▶ What to do:
• a. Transcribe the part of the passage on Thai legal reform that opens with the words containing "4. MOTIVATIONS AND" and closes with "the 19th century.".
• b. Restate word for word the part of the records that opens at their first line and closes with the line containing "9.02 metres", including both of those lines.

++++ Passage

When thinking about the terms and conditions of international
free trade in the present, such as liberalism, free and fair trade,
democracy, multilateral agreements, and information technology that
Thailand is now facing, all characteristics of Thai society must be
reformed in order to assure advancement under the free trade system
as well.
4. MOTIVATIONS AND NECESSITIES OF THE LEGAL
REFORMATION
What were the motivations of the Siamese kings and the governments in
the 19th century to fundamentally reform the country, especially the
legal system? The answer lies in the industrial revolution and colonialism,
which dominated international relations in the 19th century.

++++++++
++++ Supplied material

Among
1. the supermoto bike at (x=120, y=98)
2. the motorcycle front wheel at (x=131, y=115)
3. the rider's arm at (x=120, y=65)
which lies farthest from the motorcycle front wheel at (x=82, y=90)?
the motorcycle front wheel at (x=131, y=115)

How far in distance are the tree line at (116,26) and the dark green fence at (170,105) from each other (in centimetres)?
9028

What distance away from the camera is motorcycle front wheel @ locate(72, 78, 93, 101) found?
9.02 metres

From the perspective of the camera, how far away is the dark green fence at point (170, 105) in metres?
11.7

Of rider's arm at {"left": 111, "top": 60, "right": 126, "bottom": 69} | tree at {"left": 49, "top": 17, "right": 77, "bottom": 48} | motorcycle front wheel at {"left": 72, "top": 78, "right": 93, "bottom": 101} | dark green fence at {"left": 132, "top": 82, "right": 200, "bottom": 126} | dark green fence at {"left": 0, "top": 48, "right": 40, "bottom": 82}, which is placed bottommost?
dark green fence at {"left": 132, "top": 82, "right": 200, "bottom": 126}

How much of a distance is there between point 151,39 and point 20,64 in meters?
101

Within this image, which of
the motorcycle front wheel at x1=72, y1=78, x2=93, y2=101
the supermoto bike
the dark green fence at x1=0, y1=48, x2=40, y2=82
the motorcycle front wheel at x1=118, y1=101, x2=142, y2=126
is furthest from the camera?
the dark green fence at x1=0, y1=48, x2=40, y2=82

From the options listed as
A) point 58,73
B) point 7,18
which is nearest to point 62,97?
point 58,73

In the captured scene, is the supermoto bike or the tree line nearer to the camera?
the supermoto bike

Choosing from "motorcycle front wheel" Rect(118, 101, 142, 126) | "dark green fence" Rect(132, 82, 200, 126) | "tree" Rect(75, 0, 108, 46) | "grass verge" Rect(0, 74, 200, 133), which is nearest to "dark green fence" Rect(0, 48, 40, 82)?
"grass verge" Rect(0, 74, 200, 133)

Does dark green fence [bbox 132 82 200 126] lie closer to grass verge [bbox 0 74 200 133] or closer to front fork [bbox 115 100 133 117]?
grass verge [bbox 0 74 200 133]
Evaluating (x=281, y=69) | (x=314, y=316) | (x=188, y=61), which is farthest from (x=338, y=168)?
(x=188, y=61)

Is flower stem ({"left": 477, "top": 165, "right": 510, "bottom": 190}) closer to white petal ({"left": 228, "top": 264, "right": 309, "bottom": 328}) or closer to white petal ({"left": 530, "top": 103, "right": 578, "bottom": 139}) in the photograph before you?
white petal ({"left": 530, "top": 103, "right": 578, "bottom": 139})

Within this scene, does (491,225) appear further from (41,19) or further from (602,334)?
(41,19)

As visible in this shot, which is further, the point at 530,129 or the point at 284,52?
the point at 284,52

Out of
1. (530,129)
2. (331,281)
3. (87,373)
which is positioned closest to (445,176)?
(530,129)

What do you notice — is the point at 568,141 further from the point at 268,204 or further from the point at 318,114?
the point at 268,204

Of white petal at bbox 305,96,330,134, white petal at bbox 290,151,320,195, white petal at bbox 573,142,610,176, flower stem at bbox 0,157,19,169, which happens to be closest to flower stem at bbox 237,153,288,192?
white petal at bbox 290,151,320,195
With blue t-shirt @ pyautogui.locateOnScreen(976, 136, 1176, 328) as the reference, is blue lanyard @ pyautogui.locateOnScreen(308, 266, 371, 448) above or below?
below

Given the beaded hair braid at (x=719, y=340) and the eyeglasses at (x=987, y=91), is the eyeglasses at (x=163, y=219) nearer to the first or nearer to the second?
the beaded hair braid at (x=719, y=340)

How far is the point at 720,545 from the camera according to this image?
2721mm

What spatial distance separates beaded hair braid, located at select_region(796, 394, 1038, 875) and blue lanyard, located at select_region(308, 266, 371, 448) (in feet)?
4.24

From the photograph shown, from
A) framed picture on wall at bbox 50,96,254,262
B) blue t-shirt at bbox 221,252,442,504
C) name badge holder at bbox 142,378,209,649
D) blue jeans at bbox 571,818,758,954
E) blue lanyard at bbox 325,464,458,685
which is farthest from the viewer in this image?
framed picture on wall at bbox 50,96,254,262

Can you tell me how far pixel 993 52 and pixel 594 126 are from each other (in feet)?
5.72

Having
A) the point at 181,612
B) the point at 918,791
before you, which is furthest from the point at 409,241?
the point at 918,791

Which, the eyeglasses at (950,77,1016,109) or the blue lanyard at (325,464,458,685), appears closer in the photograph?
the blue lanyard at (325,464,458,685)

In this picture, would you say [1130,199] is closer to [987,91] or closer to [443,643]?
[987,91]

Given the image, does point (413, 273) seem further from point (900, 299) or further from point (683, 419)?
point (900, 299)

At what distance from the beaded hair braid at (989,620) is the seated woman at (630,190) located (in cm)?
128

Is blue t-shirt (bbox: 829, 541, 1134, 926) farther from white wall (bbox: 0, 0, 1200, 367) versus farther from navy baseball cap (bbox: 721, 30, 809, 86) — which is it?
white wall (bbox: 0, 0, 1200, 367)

++++++++

▶ Expected outputs:
• a.
4. MOTIVATIONS AND NECESSITIES OF THE LEGAL
REFORMATION
What were the motivations of the Siamese kings and the governments in
the 19th century to fundamentally reform the country, especially the
legal system? The answer lies in the industrial revolution and colonialism,
which dominated international relations in the 19th century.

• b.
Among
1. the supermoto bike at (x=120, y=98)
2. the motorcycle front wheel at (x=131, y=115)
3. the rider's arm at (x=120, y=65)
which lies farthest from the motorcycle front wheel at (x=82, y=90)?
the motorcycle front wheel at (x=131, y=115)

How far in distance are the tree line at (116,26) and the dark green fence at (170,105) from each other (in centimetres)?
9028

What distance away from the camera is motorcycle front wheel @ locate(72, 78, 93, 101) found?
9.02 metres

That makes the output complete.